Please rewrite the listing from the line with "Looking at this scene, which of" up to and including its final line, changing "camera" to "viewer" and leaving everything else unchanged.
-- Begin --
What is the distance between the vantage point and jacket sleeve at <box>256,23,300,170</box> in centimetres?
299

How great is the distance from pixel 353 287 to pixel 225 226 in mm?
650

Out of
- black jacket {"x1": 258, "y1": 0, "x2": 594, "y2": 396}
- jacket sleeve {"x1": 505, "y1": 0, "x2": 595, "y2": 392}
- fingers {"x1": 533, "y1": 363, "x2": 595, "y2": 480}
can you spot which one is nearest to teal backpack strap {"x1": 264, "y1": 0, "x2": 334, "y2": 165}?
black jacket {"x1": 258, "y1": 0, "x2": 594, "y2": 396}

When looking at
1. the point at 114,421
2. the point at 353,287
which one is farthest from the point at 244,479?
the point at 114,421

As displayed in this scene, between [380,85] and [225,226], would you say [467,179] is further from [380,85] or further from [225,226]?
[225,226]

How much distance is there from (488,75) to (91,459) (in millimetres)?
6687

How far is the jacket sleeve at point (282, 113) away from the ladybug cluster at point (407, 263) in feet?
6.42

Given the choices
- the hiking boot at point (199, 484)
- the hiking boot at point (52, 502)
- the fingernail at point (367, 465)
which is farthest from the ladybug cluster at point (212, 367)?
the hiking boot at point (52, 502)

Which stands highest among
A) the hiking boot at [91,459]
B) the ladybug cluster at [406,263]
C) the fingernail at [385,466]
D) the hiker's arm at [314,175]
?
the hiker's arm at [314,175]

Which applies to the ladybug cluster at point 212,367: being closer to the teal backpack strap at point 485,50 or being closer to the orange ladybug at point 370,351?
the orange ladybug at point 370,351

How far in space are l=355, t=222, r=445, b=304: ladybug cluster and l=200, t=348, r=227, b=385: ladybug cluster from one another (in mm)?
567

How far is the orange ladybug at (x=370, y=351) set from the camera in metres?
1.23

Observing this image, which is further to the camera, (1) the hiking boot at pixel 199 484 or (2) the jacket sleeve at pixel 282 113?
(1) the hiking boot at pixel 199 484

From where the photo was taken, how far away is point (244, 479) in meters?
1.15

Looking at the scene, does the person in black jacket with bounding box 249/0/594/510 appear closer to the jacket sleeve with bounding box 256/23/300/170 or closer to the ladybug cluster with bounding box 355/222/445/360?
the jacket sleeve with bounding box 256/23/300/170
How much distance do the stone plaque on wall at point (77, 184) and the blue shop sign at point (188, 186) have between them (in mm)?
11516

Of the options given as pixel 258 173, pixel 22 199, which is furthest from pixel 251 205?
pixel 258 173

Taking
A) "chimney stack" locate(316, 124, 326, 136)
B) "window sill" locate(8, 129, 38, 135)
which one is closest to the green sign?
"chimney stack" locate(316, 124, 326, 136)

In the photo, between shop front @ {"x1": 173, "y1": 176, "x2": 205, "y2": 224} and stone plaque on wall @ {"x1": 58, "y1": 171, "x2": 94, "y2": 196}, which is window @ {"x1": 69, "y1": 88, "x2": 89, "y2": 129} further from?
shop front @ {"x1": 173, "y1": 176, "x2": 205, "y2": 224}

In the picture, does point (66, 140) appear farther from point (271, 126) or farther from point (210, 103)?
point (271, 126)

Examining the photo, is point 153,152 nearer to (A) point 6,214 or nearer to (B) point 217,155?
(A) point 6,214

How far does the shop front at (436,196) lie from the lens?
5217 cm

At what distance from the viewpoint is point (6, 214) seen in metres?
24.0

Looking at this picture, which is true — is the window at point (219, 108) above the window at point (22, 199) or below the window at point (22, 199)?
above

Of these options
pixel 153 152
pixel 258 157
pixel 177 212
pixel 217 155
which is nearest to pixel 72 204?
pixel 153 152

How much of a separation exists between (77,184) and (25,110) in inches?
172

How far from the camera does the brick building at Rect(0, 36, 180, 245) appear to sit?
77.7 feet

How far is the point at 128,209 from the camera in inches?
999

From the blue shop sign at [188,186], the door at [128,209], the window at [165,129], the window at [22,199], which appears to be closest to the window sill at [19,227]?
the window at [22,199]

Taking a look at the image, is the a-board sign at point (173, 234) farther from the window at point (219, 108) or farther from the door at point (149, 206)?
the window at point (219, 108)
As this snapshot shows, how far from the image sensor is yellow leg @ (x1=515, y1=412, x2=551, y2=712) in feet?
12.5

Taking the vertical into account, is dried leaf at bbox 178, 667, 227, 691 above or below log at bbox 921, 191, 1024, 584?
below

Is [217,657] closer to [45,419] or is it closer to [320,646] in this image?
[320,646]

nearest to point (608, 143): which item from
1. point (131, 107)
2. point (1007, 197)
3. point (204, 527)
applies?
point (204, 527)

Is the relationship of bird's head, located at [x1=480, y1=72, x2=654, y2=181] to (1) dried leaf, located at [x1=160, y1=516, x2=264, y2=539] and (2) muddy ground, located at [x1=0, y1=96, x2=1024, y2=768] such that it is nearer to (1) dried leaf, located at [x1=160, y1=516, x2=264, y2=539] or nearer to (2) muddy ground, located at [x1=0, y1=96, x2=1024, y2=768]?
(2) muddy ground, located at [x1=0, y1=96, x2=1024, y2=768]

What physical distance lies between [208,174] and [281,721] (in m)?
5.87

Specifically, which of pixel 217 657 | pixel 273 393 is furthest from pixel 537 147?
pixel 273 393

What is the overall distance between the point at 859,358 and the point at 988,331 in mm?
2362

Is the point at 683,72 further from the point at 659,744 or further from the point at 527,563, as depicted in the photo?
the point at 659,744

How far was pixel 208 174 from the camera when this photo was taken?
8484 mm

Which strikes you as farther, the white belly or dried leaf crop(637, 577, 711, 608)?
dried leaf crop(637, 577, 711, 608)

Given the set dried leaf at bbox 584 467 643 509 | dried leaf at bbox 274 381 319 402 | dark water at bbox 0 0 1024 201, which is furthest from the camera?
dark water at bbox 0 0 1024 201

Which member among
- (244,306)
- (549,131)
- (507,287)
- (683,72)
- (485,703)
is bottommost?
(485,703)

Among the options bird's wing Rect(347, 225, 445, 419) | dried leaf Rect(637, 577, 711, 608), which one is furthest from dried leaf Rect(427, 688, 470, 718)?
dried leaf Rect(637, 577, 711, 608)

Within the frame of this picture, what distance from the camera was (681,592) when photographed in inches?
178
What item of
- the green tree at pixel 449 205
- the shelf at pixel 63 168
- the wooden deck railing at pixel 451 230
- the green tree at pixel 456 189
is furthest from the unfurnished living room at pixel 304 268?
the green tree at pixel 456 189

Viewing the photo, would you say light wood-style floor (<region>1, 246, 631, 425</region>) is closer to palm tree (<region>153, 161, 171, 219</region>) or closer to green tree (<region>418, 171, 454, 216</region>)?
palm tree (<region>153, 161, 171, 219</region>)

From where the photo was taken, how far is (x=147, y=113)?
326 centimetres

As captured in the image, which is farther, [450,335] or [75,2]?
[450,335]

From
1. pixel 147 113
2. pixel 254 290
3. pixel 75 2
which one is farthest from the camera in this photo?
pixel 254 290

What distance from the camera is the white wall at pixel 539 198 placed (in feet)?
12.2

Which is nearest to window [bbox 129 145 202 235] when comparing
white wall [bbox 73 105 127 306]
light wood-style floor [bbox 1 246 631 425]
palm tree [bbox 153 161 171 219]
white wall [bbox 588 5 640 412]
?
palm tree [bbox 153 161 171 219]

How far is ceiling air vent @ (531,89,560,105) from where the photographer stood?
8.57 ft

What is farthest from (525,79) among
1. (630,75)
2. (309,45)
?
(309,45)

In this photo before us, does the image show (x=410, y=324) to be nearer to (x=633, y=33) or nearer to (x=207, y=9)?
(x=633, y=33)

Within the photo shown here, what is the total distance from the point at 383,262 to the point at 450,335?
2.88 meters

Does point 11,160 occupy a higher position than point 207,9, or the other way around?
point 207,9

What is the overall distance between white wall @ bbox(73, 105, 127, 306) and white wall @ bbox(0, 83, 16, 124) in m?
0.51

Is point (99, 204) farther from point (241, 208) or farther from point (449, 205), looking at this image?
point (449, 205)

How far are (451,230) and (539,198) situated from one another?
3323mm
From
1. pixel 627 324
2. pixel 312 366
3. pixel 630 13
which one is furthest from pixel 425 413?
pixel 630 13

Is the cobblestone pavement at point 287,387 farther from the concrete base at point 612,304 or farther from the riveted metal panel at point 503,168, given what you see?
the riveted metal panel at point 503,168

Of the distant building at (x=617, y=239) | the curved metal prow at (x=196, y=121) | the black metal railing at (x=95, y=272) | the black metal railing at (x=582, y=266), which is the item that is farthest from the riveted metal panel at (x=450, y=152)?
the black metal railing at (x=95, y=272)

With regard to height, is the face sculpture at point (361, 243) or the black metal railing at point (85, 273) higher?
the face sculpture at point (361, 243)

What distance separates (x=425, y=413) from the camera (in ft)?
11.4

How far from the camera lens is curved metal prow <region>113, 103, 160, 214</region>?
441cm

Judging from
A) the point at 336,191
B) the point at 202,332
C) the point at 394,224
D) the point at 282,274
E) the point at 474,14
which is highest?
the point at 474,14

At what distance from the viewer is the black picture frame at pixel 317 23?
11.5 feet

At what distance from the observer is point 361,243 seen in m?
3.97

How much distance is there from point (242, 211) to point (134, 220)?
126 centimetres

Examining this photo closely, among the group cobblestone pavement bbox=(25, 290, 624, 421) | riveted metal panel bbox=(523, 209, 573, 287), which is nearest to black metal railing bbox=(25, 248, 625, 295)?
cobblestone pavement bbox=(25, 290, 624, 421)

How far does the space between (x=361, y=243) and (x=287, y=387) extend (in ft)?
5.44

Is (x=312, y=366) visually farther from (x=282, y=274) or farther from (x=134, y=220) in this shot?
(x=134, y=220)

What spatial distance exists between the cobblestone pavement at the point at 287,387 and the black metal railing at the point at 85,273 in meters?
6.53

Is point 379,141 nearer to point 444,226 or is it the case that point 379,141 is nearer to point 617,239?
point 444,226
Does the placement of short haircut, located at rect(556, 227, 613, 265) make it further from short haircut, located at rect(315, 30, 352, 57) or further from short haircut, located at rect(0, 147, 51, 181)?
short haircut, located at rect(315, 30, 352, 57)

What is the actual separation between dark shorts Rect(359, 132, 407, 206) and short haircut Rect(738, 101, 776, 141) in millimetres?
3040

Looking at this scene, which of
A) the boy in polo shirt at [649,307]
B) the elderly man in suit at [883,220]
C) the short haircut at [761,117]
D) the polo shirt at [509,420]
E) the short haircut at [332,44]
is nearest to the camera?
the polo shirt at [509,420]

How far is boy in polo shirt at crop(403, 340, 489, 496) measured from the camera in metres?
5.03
-- End --
__Reply__
Looking at this scene, which of
A) the boy in polo shirt at [649,307]
B) the elderly man in suit at [883,220]
C) the short haircut at [761,117]
D) the polo shirt at [509,420]
E) the short haircut at [332,44]
is nearest to the viewer?
the polo shirt at [509,420]

How far is boy in polo shirt at crop(403, 340, 489, 496) measured from the viewer in metres?
5.03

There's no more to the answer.